# [What to work on]
Begin at the line with "common name: stump-tailed macaque" and write out every line after it, exactly, through the last line below, adding nothing.

** Opening Material to process block **

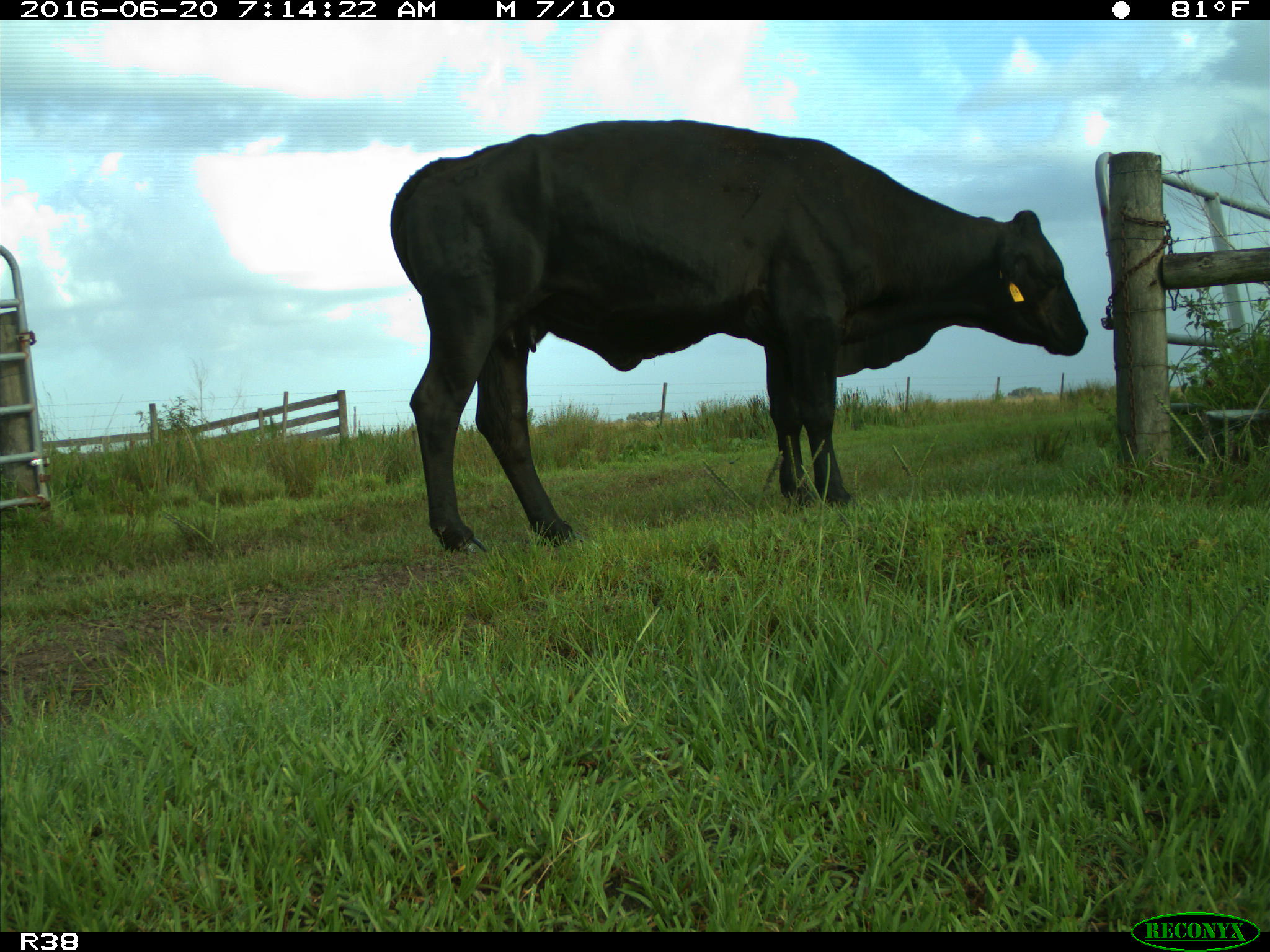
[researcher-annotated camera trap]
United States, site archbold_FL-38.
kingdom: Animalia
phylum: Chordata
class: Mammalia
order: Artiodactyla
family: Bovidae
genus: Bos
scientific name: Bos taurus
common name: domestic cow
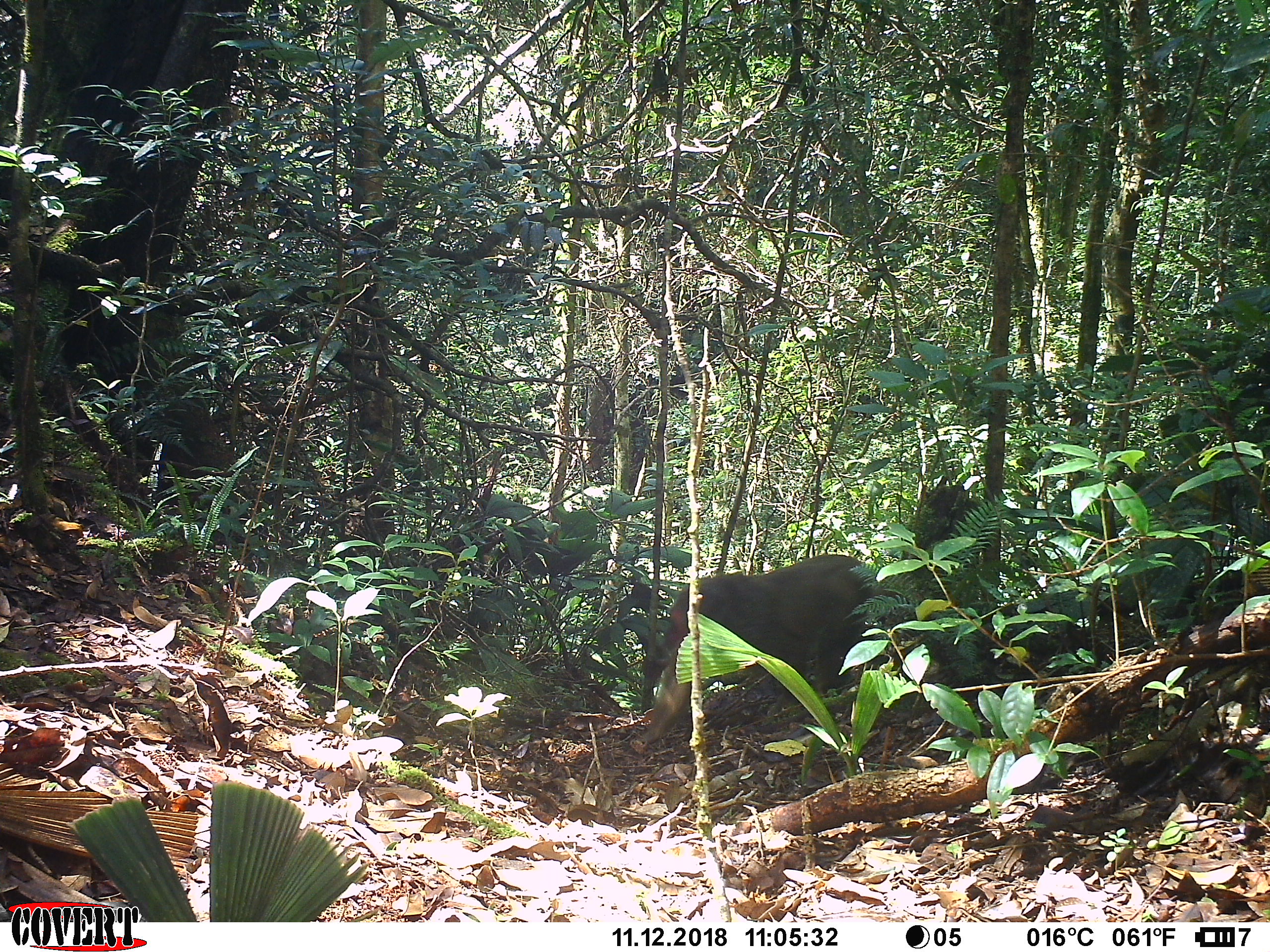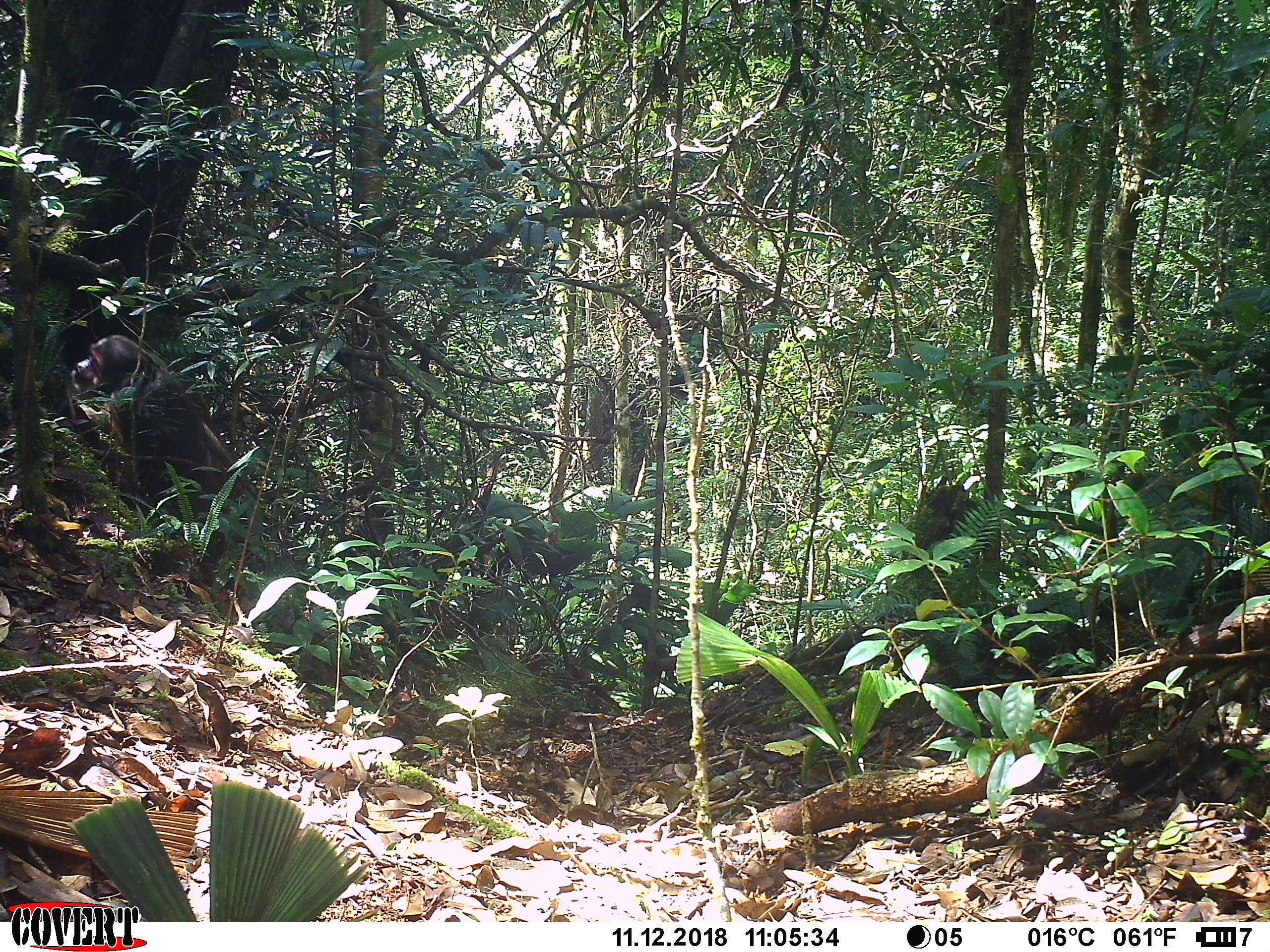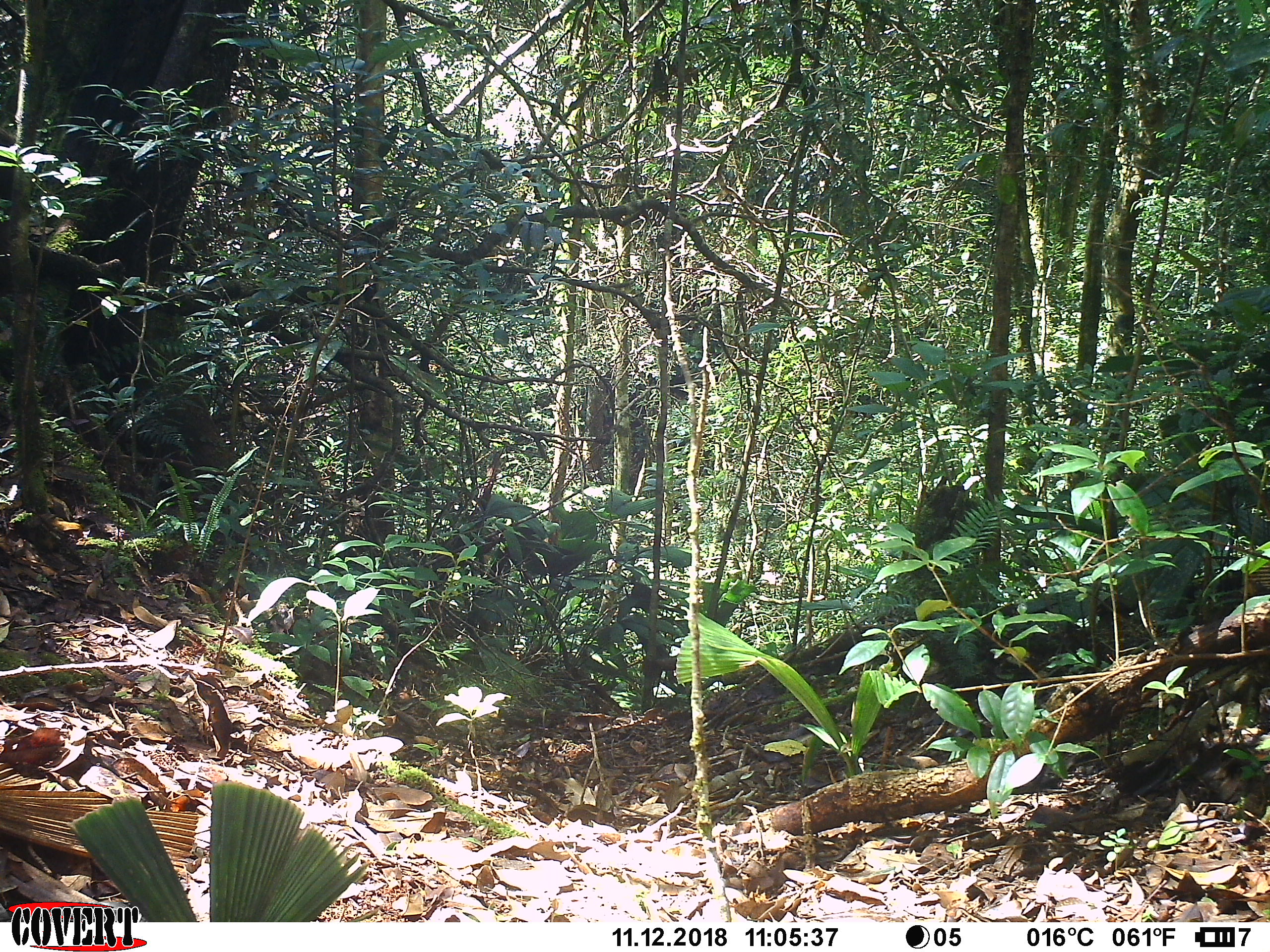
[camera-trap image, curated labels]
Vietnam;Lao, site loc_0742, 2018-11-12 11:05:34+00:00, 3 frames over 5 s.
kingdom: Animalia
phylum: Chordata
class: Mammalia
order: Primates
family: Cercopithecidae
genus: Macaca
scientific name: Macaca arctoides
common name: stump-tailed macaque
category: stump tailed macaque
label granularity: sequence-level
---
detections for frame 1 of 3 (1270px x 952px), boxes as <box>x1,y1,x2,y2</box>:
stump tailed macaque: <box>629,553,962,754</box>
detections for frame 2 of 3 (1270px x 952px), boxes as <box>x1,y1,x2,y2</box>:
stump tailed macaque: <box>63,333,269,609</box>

** Closing Material to process block **

# [Solution for this task]
common name: stump-tailed macaque
category: stump tailed macaque
label granularity: sequence-level
---
detections for frame 1 of 3 (1270px x 952px), boxes as <box>x1,y1,x2,y2</box>:
stump tailed macaque: <box>629,553,962,754</box>
detections for frame 2 of 3 (1270px x 952px), boxes as <box>x1,y1,x2,y2</box>:
stump tailed macaque: <box>63,333,269,609</box>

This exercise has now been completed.